→ TEXTE FOURNI:
______

La Digue

 

Ludovic Degroote

Editions UNES                                                                                                                                                                                                                                                                                                                                                         

 

 

La digue, avec la mer à gauche, les villas de l’autre côté et au bout la falaise. La voici telle que nous la présente Ludovic Degroote dès les premiers fragments de son recueil écrit entre 1990 et 1991 à Wimereux  et à La Madeleine dans le nord de la France. Des les premières lignes,  il nous annonce « on y revient, on attend de recommencer ». Le lecteur pourrait croire qu’il s’agit  d’un retour vers un paysage réel, toujours le même : « la digue ». Mais au fil des fragments se dessine un paysage plus intime. D’ailleurs le poète l’écrit lui-même « les paysages sont intérieurs ». Dès le départ il utilise le pronom « on », côté singulièrement impersonnel et derrière lequel la digue ne peut rien contre les ruminations de la pensée, ces allers et retours de la réflexion. Ce sont des pensées qui « naissent et meurent »  « comme des panneaux dans la tête », du moins, c’est ce que l’on comprend.

______

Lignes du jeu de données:
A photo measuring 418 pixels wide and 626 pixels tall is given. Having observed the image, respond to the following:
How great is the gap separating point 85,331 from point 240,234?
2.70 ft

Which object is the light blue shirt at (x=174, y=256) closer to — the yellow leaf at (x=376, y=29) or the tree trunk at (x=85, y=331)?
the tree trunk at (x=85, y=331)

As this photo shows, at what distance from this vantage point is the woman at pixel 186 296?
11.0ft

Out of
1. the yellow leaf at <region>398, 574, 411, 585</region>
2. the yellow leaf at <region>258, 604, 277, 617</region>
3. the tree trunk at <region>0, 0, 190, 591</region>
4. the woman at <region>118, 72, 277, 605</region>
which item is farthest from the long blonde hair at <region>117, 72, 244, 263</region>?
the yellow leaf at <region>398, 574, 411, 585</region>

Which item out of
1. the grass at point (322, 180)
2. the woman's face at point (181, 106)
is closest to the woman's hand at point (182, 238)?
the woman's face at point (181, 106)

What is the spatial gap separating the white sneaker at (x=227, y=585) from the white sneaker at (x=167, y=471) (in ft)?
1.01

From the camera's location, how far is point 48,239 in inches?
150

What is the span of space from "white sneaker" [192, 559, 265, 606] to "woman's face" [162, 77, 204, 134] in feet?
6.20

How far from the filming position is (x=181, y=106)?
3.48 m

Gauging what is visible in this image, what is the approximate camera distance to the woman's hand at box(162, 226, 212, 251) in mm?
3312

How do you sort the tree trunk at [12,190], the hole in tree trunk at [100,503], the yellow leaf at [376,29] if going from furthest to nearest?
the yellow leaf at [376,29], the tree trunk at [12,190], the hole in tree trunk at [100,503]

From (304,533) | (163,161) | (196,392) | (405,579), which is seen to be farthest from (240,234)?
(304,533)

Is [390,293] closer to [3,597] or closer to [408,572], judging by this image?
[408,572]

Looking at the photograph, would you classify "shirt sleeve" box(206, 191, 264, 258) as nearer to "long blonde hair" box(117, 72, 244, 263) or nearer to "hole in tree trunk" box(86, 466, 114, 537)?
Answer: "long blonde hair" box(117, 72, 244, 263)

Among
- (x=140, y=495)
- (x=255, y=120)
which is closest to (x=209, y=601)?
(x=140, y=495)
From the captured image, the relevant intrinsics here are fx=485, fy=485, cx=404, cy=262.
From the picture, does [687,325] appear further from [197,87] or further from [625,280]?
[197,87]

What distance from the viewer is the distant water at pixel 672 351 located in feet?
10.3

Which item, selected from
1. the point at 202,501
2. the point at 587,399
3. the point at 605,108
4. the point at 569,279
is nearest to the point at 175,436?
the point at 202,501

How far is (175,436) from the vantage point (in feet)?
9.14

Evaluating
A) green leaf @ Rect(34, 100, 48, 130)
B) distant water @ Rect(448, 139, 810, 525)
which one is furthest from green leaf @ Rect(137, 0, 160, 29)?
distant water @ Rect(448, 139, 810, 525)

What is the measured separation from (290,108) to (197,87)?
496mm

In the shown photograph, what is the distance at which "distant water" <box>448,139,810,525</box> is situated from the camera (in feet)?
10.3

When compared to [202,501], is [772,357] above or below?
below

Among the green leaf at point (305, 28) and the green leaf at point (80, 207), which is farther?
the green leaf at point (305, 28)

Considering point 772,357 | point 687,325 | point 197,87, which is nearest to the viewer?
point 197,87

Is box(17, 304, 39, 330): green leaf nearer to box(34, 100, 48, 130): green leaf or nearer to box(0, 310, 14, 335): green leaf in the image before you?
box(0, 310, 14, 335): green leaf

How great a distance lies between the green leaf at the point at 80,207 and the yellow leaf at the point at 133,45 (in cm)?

______

→ TRAVAUX À RÉALISER:
1/ Relevez, dans la première phrase du texte sur le recueil La Digue, chacun des éléments du paysage qui entourent la digue, avec la position que leur attribue le texte.
2/ Rédigez la suite du texte consacré au recueil La Digue, en reprenant après sa dernière phrase.
Les enregistrements n'interviennent en rien ici.

→ RÉSULTATS DE L'EXERCICE:
1/
- la mer, à gauche
- les villas, de l'autre côté
- la falaise, au bout

2/
Au départ elle semble rassurante cette digue. On marche jusqu’au bout, jusqu’au pied de la falaise et on revient. On sait où elle conduit : « la digue ça ne mène à nulle part, ça n’engage à rien »  Mais progressivement, le lecteur se rend compte que la promenade devient une sorte de contrat moral. Plus on avance dans le recueil, plus on ressent une sensation d’étouffement et de solitude. Vers la fin, les fragments paraissent même s’épuiser.

 

Ces paysages intérieurs qui se dessinent sont parfois pesants, traversants et teintés de solitude.  « Ce qu’on vit pèse plus que la solitude des autres réunie » ; « le monde est seul d’être à soi ». Nous percevons alors la conscience de l’individu errant dans un monde  intime en forte corrélation avec une digue. Cet univers interne pèse sur le poète et il est seul à en supporter la charge. «Demeure le poids de notre présence face au monde, ce qu’on pèse soi-même sur ses propres épaules ».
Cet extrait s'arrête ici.